Lines from the line with "[researcher-annotated camera trap]" to the line with "common name: domestic cow" in the entries below, and only those, must be output exactly, with both ends included.

* [Information supplied]
- Opening Delimiter -
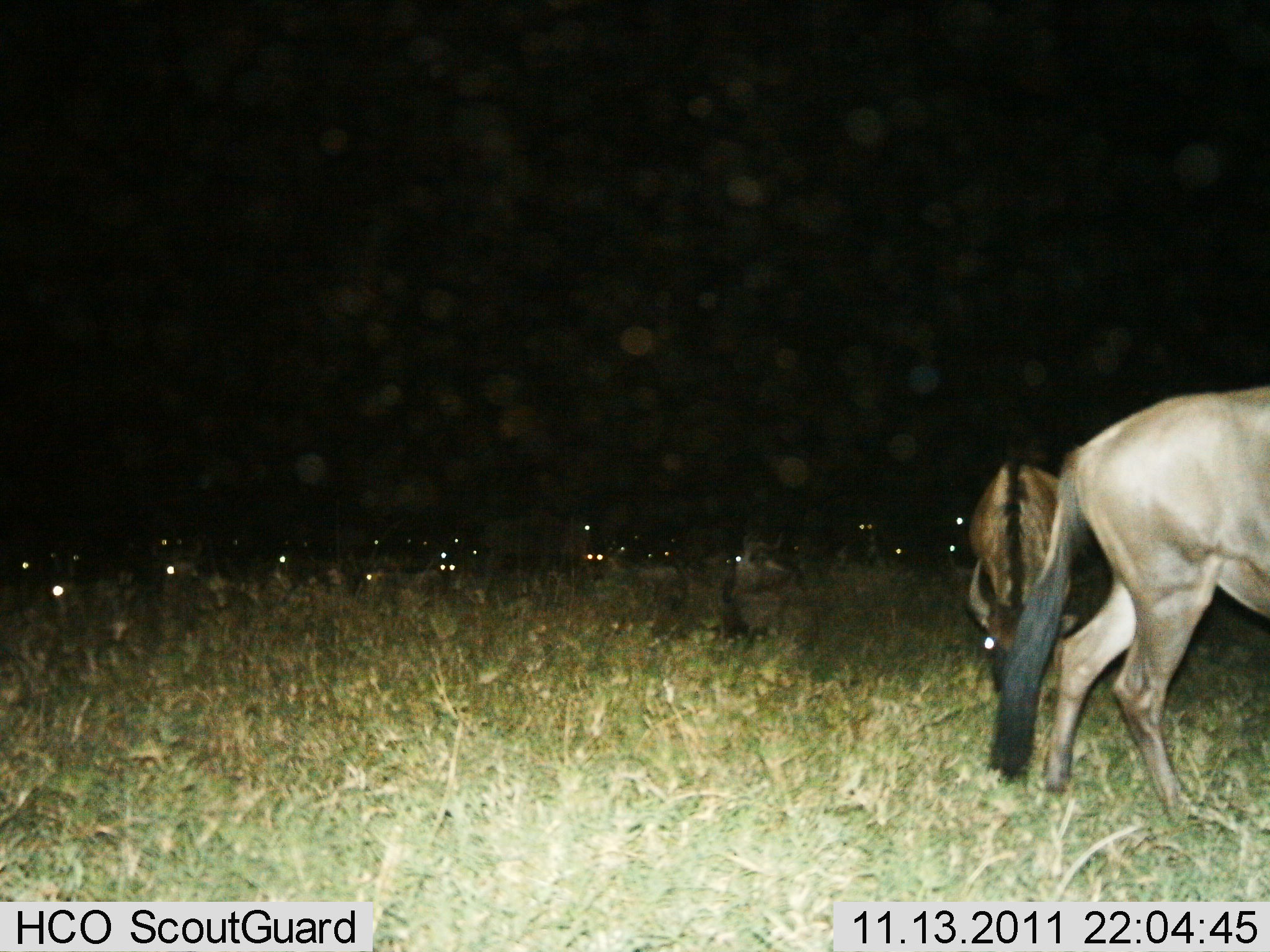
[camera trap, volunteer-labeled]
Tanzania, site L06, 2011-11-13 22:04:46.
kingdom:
- Closing Delimiter -
- Opening Delimiter -
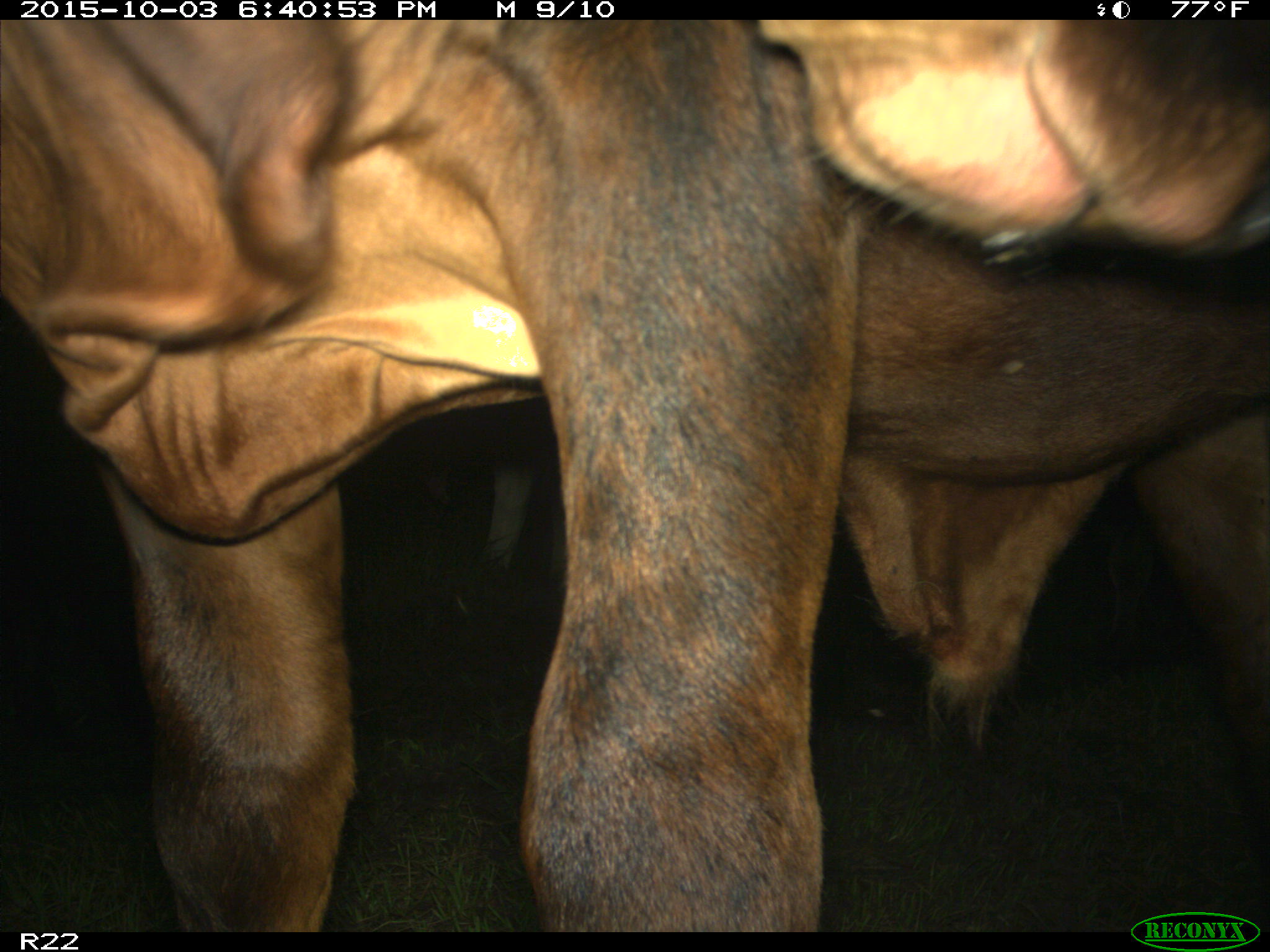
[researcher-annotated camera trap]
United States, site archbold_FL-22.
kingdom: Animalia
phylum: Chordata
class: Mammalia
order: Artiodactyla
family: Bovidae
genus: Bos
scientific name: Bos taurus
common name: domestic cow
- Closing Delimiter -
* [Solution for this task]
[researcher-annotated camera trap]
United States, site archbold_FL-22.
kingdom: Animalia
phylum: Chordata
class: Mammalia
order: Artiodactyla
family: Bovidae
genus: Bos
scientific name: Bos taurus
common name: domestic cow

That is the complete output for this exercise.